- _Work instruction_:
All of the data needs to be repeated exactly.

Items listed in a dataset
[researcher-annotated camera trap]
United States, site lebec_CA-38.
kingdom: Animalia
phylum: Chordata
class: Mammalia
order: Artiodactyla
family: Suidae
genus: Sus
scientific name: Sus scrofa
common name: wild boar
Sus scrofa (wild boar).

- _Solved exercise_:
[researcher-annotated camera trap]
United States, site lebec_CA-38.
kingdom: Animalia
phylum: Chordata
class: Mammalia
order: Artiodactyla
family: Suidae
genus: Sus
scientific name: Sus scrofa
common name: wild boar
Sus scrofa (wild boar).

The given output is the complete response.